## Exercise directions:
Please output exactly the run of lines that starts at the line with "What spatial distance" and ends at the last line of the records below.

## start Entries provided

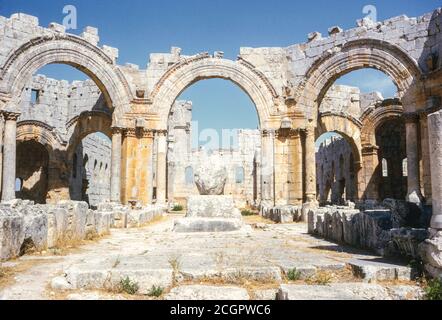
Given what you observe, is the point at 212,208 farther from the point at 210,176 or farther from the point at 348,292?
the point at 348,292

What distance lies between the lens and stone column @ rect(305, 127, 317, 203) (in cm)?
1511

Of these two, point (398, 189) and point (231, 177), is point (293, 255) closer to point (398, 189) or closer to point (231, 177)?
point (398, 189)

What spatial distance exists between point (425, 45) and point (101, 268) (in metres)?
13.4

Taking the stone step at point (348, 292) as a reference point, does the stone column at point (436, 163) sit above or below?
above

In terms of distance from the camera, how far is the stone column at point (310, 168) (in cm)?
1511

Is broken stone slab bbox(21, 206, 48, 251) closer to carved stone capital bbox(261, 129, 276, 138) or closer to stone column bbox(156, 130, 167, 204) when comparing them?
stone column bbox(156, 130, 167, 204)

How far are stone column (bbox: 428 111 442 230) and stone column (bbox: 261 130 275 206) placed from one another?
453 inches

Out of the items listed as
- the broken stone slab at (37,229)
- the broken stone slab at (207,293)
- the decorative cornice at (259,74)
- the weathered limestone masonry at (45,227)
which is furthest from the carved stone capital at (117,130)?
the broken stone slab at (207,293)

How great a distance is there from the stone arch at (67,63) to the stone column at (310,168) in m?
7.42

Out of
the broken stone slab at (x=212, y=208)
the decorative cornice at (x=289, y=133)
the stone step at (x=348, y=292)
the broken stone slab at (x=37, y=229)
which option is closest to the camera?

## end Entries provided

## Response to the exercise:
What spatial distance exists between point (425, 45) and point (101, 268) (in metres)?
13.4

Taking the stone step at point (348, 292) as a reference point, does the stone column at point (436, 163) sit above or below?
above

In terms of distance from the camera, how far is the stone column at point (310, 168) (in cm)?
1511

Is broken stone slab bbox(21, 206, 48, 251) closer to carved stone capital bbox(261, 129, 276, 138) or closer to stone column bbox(156, 130, 167, 204) when comparing them?
stone column bbox(156, 130, 167, 204)

How far are stone column (bbox: 428 111 442 230) and stone column (bbox: 261 130 275 206) placed from one another?
453 inches

Out of the items listed as
- the broken stone slab at (37,229)
- the broken stone slab at (207,293)
- the decorative cornice at (259,74)
- the weathered limestone masonry at (45,227)
which is furthest from the carved stone capital at (117,130)?
the broken stone slab at (207,293)

How great a distance is there from the stone arch at (67,63) to the stone column at (310,168) in m?
7.42

Out of
the broken stone slab at (x=212, y=208)
the decorative cornice at (x=289, y=133)
the stone step at (x=348, y=292)
the broken stone slab at (x=37, y=229)
which option is closest to the camera?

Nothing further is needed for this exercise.